Fabio Morábito muestra su perplejidad de no poder saber si la ciudad tiene río: no hay forma de orientarse
También Berlín se olvida, del mexicano Fabio Morábito (Alejandría, 1955), sigue una orientación similar y es producto de circunstancias parecidas (en 1998): comienza con la perplejidad de no poder determinar si la ciudad tiene río o no. “Un río marca una frontera natural en la conciencia de los habitantes de una ciudad y genera en ellos un sexto sentido que les permite ubicarse frente al río desde cualquier punto en que se encuentran”, escribe. No hay forma de orientarse en Berlín, las aguas del Spree no fluyen en ninguna dirección reconocible, la ciudad tiene dos centros y está plagada de huecos… Pero el metro elevado ofrece un teatro de la intimidad, los Schrebergärten o huertos urbanos son “representaciones de la Casa Soñada” y la ciudad es joven. “Al igual que los adolescentes […] Berlín transmite una sensación mezclada de desolación y de fuerza, de rudeza y de fragilidad […] da la impresión de recomenzar continuamente”.

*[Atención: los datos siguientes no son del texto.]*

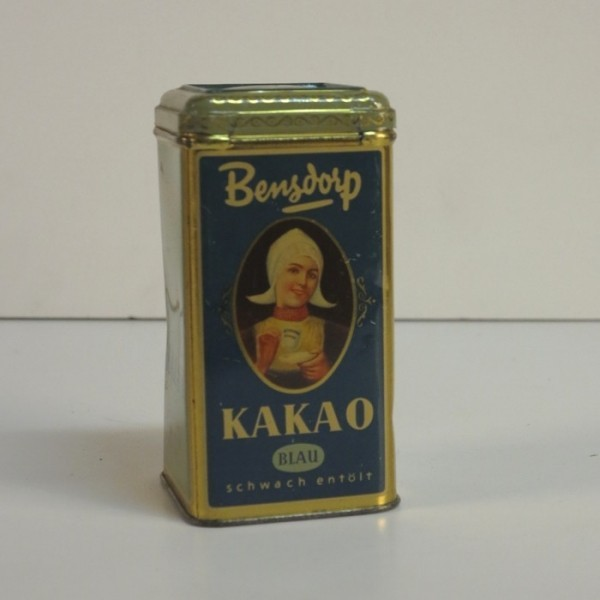 "Advertising tin ""Bensdorp..."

Diario pinchado, de Mercedes Halfon (Buenos Aires, 1980), es, por el contrario, ficción. La visita de la narradora a su pareja, que reside en Berlín desde hace algunos meses gracias a una (otra) residencia artística, se convierte en una constatación de que “mucho más difícil que la distancia es la cercanía”. El Berlín de Halfon es el de Mitte, el cementerio judío de la Grosse Hamburger Strasse, el Treptower Park, la Volksbühne, el bosque de Grunewald, Walter Benjamin, la sinécdoque del “turista intenso” (“Cualquier alemán es los alemanes. Cualquier salchicha es las salchichas. Cualquier inmigrante es los inmigrantes. Cualquier esquina es Berlín”), la desorientación y el encontrar, por fin, un rumbo.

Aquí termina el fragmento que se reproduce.